Document extract:
● ● ● ● ●

“Dear Mom, and whoever else may or may not be listening. This goes out to my mom with deep heart-feltedness. For whatever I’ve done in the past, I’m extremely and genuinely sorry for, and will forever be.”
I have this recorded on my iPhone.
Why? Because one of the first things Ben did after I picked him up from West Hills Behavioral Hospital a few days ago was to apologize. I was so shocked I asked him if he’d say that again, into the phone, and make it official. He laughed (laughed!), and said sure.
It was a good moment. I’ve learned to treasure those, since they tend to be fleeting.
I was right. Unfortunately. Shit.
Ben had been in the hospital for over five months this time. It was a nice vacation for us (sounds cruel, but if you e been there you get it), though beneath it all is my mother’s heart that hurts for my son and all he’d lost after losing his full-time restaurant job to the Covid economy. I’d watched the downward slide for months, as he bravely (in my estimation) held on to hope and tried to fill his days with purpose. That’s didn’t go so well. Marijuana use increased, and so did his determination to not take his meds. All kinds of tricks, and we were powerless to do much except supervise, nag, accuse, try to outmaneuver him. It had worked…for awhile.
Now, after the hearings giving us right to treat and commit “over objection”, Ben finally stabilized – but not on the medication that had brought him back to a place where he could work as a restaurant server….and fool people into not knowing he has this devastating brain illness: schizophrenia.
No. Because he “doesn’t like the side effects “ of that medication (and I don’t blame him, but still…), he has chosen (and had the right to) an old antipsychotic, Haldol, which works okay but can have even worse (and permanent) side effects.
Yes, even in the hospital, we can win the right to treat, but not to choose the right medication. He has “rights” , which cause him harm.
This medication has brought Ben back, sort of – and it breaks my heart to see how hard he’s trying to seem like his old self – but he definitely is not the same. As my daughter says, “I look in his eyes and he just isn’t there.”

● ● ● ● ●

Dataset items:
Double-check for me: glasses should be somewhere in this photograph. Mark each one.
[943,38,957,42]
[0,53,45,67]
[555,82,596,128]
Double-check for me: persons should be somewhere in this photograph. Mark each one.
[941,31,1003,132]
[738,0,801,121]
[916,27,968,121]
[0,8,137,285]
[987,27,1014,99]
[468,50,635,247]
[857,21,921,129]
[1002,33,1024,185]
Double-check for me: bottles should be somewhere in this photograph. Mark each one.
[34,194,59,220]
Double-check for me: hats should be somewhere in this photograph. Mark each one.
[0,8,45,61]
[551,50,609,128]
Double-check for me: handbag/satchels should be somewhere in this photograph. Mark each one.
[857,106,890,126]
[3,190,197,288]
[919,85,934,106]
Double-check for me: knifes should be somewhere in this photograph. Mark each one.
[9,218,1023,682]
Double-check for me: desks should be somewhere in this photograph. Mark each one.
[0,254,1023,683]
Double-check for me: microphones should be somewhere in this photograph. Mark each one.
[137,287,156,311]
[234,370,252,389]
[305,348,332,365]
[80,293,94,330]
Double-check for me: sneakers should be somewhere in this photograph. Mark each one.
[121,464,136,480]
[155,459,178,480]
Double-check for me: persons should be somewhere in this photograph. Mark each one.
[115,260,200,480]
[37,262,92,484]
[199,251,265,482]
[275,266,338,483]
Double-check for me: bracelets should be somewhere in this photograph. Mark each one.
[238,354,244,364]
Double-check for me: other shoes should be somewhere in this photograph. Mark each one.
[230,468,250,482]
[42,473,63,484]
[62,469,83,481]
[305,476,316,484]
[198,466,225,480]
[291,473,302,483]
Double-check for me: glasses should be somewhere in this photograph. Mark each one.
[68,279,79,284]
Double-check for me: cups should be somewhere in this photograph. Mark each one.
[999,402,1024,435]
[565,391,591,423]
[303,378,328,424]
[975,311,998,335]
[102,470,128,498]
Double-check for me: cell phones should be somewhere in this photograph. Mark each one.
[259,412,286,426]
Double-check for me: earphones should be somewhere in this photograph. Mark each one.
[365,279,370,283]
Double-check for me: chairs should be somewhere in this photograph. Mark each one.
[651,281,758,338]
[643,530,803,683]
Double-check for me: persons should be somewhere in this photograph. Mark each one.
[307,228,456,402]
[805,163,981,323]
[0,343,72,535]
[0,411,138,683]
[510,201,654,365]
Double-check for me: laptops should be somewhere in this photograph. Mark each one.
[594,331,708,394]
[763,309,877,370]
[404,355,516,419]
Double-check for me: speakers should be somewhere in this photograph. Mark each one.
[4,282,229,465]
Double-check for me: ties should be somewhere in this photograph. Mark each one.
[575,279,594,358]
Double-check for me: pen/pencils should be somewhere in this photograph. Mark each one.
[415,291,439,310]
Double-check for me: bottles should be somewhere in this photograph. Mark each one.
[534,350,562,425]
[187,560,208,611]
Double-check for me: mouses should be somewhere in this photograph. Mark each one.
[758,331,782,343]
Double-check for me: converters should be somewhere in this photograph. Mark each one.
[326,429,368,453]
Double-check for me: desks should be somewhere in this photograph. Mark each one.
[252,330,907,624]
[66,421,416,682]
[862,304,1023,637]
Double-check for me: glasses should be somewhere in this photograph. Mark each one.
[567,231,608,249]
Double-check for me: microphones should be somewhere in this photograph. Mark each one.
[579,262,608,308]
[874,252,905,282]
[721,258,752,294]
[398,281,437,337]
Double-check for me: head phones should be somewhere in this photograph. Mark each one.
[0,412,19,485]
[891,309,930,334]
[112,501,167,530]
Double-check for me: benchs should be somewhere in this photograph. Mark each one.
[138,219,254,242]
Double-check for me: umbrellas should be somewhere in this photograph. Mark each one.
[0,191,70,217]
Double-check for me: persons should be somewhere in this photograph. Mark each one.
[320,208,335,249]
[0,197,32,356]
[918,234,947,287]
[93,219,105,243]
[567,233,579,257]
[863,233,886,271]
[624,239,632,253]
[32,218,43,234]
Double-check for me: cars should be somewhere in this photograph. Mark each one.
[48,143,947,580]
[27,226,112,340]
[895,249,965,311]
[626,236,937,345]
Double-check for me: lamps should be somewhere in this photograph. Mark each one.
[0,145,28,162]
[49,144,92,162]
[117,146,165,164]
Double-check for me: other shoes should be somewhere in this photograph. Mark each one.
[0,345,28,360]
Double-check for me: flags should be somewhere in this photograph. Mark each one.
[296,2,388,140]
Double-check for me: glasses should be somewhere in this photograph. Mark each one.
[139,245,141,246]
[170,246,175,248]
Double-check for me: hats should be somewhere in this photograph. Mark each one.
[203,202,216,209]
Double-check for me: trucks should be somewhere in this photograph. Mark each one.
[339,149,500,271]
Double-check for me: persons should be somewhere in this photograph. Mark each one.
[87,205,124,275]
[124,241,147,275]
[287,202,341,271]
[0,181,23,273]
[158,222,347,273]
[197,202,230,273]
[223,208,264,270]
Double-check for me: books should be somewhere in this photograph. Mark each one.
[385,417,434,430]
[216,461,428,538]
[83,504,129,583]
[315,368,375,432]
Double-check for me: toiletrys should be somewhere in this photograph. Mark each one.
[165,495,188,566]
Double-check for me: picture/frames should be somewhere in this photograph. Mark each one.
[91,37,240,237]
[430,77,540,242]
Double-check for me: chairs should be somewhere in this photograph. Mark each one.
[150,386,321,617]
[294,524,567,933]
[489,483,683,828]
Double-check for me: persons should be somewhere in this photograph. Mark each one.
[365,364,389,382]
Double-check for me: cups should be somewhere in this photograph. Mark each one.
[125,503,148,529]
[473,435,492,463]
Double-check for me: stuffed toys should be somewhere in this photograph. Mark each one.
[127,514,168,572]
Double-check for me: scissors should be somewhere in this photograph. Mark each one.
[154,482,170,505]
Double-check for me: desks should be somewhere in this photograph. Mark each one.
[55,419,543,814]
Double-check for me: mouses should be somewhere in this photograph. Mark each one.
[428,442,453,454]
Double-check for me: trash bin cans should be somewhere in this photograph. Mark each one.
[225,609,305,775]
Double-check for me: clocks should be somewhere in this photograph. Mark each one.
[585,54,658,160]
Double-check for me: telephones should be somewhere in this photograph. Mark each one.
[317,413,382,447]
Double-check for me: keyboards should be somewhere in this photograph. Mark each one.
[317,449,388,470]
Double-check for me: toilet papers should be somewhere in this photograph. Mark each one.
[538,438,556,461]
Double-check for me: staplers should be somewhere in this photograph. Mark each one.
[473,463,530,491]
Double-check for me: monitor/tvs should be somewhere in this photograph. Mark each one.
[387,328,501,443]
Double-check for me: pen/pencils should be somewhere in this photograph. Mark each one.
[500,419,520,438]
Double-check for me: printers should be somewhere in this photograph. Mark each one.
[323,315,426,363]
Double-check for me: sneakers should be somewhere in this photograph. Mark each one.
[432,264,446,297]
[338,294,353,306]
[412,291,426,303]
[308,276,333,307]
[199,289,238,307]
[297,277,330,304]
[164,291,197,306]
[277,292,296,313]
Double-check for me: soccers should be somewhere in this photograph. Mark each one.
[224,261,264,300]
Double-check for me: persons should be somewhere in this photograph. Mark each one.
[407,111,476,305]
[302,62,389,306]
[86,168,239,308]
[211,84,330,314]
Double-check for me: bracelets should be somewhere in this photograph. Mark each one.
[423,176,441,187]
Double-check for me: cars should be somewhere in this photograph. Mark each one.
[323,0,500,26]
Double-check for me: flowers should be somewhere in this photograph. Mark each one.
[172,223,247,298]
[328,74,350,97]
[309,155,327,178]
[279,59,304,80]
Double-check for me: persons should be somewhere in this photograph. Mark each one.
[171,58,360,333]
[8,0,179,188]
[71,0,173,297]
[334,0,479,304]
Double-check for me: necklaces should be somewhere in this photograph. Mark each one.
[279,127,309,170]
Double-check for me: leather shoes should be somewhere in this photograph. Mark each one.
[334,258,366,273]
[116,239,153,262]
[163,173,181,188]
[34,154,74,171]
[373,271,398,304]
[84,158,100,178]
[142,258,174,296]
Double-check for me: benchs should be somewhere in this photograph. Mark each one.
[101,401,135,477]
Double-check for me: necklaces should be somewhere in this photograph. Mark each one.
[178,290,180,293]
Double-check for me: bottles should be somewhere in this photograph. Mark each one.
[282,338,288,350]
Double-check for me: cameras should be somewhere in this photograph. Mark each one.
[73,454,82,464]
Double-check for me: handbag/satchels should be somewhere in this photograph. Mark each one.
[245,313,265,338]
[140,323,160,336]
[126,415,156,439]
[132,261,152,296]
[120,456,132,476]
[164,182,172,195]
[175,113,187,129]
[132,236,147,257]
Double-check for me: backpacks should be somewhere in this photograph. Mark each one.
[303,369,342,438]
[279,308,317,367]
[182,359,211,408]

● ● ● ● ●

What the task asks:
Print the passage of the blog post starting with "No. Because he" and going on through "cause him harm.". Draw only on the blog post above.

Output for this exercise:
No. Because he “doesn’t like the side effects “ of that medication (and I don’t blame him, but still…), he has chosen (and had the right to) an old antipsychotic, Haldol, which works okay but can have even worse (and permanent) side effects.
Yes, even in the hospital, we can win the right to treat, but not to choose the right medication. He has “rights” , which cause him harm.